China is finally giving us the finger ... all 129 mm of it!
Robot hands are commonplace, but their sense of touch is crude compared to that of a human. A design proposed by a group of scientists in the Middle Kingdom may change that. A team at the University of Science and Technology of China have developed a bioinspired soft finger (BSF) that uses sensors to give bots the ability to …
I really have to wonder if people would actually be more comfortable with a robot digit performing such a test over a doctor.
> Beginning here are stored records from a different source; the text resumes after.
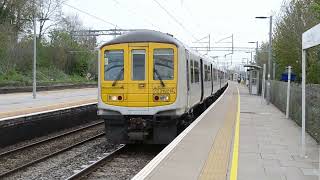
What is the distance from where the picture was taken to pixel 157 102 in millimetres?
12891

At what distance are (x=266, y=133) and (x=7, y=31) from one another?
38574 millimetres

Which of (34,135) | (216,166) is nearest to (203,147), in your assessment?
(216,166)

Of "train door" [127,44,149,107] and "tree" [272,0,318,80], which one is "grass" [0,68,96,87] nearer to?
"tree" [272,0,318,80]

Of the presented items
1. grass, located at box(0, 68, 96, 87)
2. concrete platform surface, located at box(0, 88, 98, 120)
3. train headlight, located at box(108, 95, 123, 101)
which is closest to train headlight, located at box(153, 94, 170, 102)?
train headlight, located at box(108, 95, 123, 101)

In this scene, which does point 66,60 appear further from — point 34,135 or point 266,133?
point 266,133

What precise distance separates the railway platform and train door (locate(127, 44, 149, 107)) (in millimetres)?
1447

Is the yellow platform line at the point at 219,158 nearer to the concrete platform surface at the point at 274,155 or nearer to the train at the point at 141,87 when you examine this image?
the concrete platform surface at the point at 274,155

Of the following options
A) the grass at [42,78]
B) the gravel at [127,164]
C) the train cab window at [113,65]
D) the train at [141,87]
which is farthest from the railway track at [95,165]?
the grass at [42,78]

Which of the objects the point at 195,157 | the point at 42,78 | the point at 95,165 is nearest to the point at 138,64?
the point at 95,165

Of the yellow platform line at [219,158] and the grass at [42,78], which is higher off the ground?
the grass at [42,78]

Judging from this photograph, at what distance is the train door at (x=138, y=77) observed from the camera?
12.9 meters

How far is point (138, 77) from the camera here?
513 inches

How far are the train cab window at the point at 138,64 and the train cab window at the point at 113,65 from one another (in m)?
0.31

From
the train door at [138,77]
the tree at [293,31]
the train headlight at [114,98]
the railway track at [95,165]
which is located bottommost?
the railway track at [95,165]
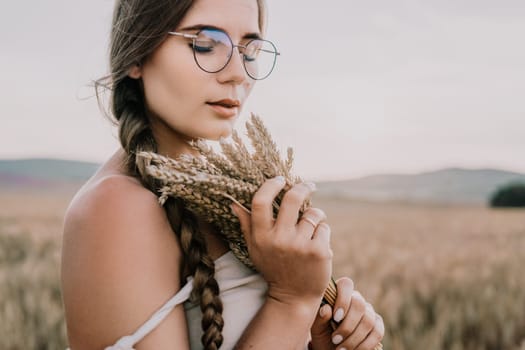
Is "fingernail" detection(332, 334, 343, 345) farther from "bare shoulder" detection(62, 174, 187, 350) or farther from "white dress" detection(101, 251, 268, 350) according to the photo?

For many people it doesn't so much seem to be the actual exam but the whole process around it, and in that regard it may not actually be much of an improvement (or actually make it worse).
I keep seeing stories for robotic fingers taking pulse, androids that will replace farmers in fields, androids that will replace humans in factories...
WHY? Why, oh why, oh why?
We already have more efficient and reliable devices that can take a pulse.
We already have agricultural machines that are much more efficient than humans at working fields - and often highly automated already.
We already have industrial robots in factories that are much more efficient than humans at putting stuff together.
So, why are these people, usually tech billionaires, wasting money on making inefficient ways of replacing existing efficient hardware, but in humanoid form?
Surely a machine using lasers that can currently remove weeds over a 20M wide stretch of land is more efficient that building a humanoid robot, for example, that picks out the weeds individually?
In this case, making a more sensitive claw or grappler might be of use - although many industrial robots can already grip very lightly - for example testing eggs...
Surely a machine that can pick cabbages/potatoes/beans/corn etc. from multiple rows in a field at several hundred per minute is more efficient than building a humanoid robot to pick them individually?
Usually because they fall into the trap of adaptability. Their idea is that ONE machine can be adapted to do a lot of different tasks so that in the end it's cheaper than buying dedicated machines for everything. What they forget is just how much faster and more efficient a dedicated machine (or just a human with a finger) is.